CtrlK
BlogDocsLog inGet started
Tessl Logo

tessl/pypi-zstandard

Zstandard bindings for Python providing high-performance compression and decompression operations

Overview
Eval results
Files

dictionary-compression.mddocs/

Dictionary Compression

Training and using custom dictionaries to achieve better compression ratios on similar data sets by learning common patterns and structures.

Capabilities

Dictionary Training

Create custom compression dictionaries from sample data to improve compression ratios for similar data.

def train_dictionary(
    dict_size: int,
    samples: list[bytes],
    k: int = 0,
    d: int = 8,
    f: int = 20,
    split_point: float = 1.0,
    accel: int = 1,
    notifications: int = 0,
    dict_id: int = 0,
    level: int = 3,
    steps: int = 4,
    threads: int = 0
) -> ZstdCompressionDict:
    """
    Train a compression dictionary from sample data.

    Parameters:
    - dict_size: int, target dictionary size in bytes
    - samples: list[bytes], sample data for training
    - k: int, segment size parameter (0 = auto)
    - d: int, dmer size parameter (6-16, default 8)
    - f: int, log frequency parameter (default 20)
    - split_point: float, split point for training (0.0-1.0)
    - accel: int, acceleration parameter (1-10)
    - notifications: int, notification level (0=none, 1=basic, 2=verbose)
    - dict_id: int, dictionary ID (0 = auto-generate)
    - level: int, compression level for dictionary optimization
    - steps: int, training steps (1-4)
    - threads: int, number of threads (0 = auto)

    Returns:
    ZstdCompressionDict: Trained compression dictionary
    """

Usage Example:

import zstandard as zstd

# Prepare sample data for training
samples = [
    b'{"name": "John", "age": 30, "city": "New York"}',
    b'{"name": "Jane", "age": 25, "city": "San Francisco"}',
    b'{"name": "Bob", "age": 35, "city": "Chicago"}',
    b'{"name": "Alice", "age": 28, "city": "Boston"}',
    # ... more similar JSON documents
]

# Train dictionary
dictionary = zstd.train_dictionary(
    dict_size=8192,  # 8KB dictionary
    samples=samples,
    level=5,
    threads=4
)

print(f"Dictionary size: {len(dictionary)} bytes")
print(f"Dictionary ID: {dictionary.dict_id()}")

Dictionary Object

Container for compression dictionaries with metadata and optimization capabilities.

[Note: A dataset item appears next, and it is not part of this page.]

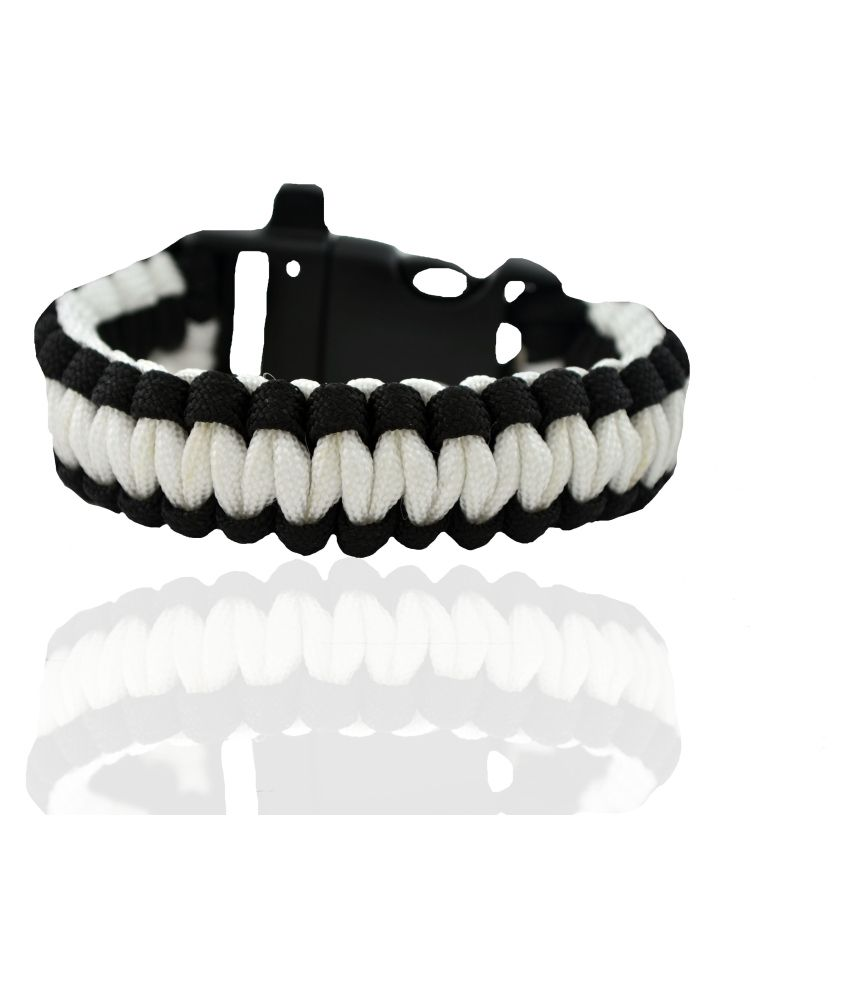 Aero Sport Black and White Dual Tone Survival Rope Bracelet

class ZstdCompressionDict:
    def __init__(
        self,
        data: bytes,
        dict_type: int = DICT_TYPE_AUTO,
        k: int = 0,
        d: int = 0
    ):
        """
        Create a compression dictionary from raw dictionary data.

        Parameters:
        - data: bytes, raw dictionary data
        - dict_type: int, dictionary type (DICT_TYPE_AUTO, DICT_TYPE_RAWCONTENT, DICT_TYPE_FULLDICT)
        - k: int, segment size parameter
        - d: int, dmer size parameter
        """

    def __len__(self) -> int:
        """Get dictionary size in bytes."""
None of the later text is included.